Work to be completed: Turn the entries into a Markdown table with the columns "No." and "Line," putting one line in each row with its row number and leaving out blank lines. Begin at the line that contains "What is the length" and stop after the line that contains "5. the window screen mesh at (x=1021, y=495)".

BEGIN Entries

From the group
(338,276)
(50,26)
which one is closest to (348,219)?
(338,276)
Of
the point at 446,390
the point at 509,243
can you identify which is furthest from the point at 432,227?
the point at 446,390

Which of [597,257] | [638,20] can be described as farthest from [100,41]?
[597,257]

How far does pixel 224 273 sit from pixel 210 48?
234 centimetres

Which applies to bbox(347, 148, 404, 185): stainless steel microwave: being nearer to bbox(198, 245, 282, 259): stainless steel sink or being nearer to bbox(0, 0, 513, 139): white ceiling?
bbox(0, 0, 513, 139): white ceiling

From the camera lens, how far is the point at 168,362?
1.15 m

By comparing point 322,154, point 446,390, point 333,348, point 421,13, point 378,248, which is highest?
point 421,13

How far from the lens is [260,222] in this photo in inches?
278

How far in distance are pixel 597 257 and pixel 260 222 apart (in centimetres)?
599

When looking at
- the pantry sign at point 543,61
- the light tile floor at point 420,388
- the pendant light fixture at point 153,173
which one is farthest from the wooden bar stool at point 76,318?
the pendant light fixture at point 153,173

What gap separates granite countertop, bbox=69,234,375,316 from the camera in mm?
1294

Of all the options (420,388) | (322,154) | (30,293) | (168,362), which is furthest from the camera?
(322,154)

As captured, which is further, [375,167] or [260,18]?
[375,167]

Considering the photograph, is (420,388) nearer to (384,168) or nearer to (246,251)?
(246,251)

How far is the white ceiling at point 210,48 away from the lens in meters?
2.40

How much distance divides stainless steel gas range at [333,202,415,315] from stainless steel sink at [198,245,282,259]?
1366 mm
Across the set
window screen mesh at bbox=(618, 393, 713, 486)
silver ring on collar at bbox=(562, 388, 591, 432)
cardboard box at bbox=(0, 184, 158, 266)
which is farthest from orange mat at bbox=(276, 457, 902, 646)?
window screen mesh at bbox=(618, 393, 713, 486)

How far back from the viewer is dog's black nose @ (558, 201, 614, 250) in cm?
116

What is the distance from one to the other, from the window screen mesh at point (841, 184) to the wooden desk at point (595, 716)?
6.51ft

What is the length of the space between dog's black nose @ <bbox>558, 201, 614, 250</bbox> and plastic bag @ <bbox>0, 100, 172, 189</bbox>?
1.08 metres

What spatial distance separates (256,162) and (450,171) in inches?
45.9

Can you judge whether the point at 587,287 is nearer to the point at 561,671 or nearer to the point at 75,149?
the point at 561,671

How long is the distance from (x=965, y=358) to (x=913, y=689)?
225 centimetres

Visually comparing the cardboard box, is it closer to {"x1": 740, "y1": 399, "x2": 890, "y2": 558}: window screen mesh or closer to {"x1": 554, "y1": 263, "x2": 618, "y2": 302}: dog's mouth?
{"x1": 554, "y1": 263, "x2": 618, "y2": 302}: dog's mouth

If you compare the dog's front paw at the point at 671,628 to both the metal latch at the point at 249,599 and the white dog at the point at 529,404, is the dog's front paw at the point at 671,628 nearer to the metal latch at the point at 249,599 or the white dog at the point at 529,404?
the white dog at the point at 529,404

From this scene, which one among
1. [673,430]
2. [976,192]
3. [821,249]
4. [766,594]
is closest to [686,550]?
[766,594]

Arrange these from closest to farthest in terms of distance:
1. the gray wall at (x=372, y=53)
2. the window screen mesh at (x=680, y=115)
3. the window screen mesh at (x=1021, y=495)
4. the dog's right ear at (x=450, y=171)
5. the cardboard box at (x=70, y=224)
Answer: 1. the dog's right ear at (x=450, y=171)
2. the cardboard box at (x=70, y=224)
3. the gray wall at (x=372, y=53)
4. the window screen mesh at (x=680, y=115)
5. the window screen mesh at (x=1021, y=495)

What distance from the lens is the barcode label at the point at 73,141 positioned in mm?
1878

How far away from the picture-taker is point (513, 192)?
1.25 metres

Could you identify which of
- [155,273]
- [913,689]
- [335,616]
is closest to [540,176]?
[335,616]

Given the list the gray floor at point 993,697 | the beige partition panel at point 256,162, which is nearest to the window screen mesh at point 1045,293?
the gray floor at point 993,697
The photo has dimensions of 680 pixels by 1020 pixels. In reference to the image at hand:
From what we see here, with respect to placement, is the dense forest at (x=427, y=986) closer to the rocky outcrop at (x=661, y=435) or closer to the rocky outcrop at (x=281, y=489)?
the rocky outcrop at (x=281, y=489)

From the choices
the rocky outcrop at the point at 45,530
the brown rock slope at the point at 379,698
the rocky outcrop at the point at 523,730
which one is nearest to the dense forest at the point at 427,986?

END Entries

Response to this exercise:
| No. | Line |
|---|---|
| 1 | What is the length of the space between dog's black nose @ <bbox>558, 201, 614, 250</bbox> and plastic bag @ <bbox>0, 100, 172, 189</bbox>? |
| 2 | 1.08 metres |
| 3 | What spatial distance separates (256,162) and (450,171) in inches? |
| 4 | 45.9 |
| 5 | Can you judge whether the point at 587,287 is nearer to the point at 561,671 or nearer to the point at 75,149? |
| 6 | the point at 561,671 |
| 7 | How long is the distance from (x=965, y=358) to (x=913, y=689)? |
| 8 | 225 centimetres |
| 9 | Visually comparing the cardboard box, is it closer to {"x1": 740, "y1": 399, "x2": 890, "y2": 558}: window screen mesh or closer to {"x1": 554, "y1": 263, "x2": 618, "y2": 302}: dog's mouth? |
| 10 | {"x1": 554, "y1": 263, "x2": 618, "y2": 302}: dog's mouth |
| 11 | If you compare the dog's front paw at the point at 671,628 to both the metal latch at the point at 249,599 and the white dog at the point at 529,404, is the dog's front paw at the point at 671,628 nearer to the metal latch at the point at 249,599 or the white dog at the point at 529,404? |
| 12 | the white dog at the point at 529,404 |
| 13 | From this scene, which one among |
| 14 | 1. [673,430] |
| 15 | 2. [976,192] |
| 16 | 3. [821,249] |
| 17 | 4. [766,594] |
| 18 | is closest to [686,550]? |
| 19 | [766,594] |
| 20 | Arrange these from closest to farthest in terms of distance: |
| 21 | 1. the gray wall at (x=372, y=53) |
| 22 | 2. the window screen mesh at (x=680, y=115) |
| 23 | 3. the window screen mesh at (x=1021, y=495) |
| 24 | 4. the dog's right ear at (x=450, y=171) |
| 25 | 5. the cardboard box at (x=70, y=224) |
| 26 | Answer: 1. the dog's right ear at (x=450, y=171) |
| 27 | 2. the cardboard box at (x=70, y=224) |
| 28 | 3. the gray wall at (x=372, y=53) |
| 29 | 4. the window screen mesh at (x=680, y=115) |
| 30 | 5. the window screen mesh at (x=1021, y=495) |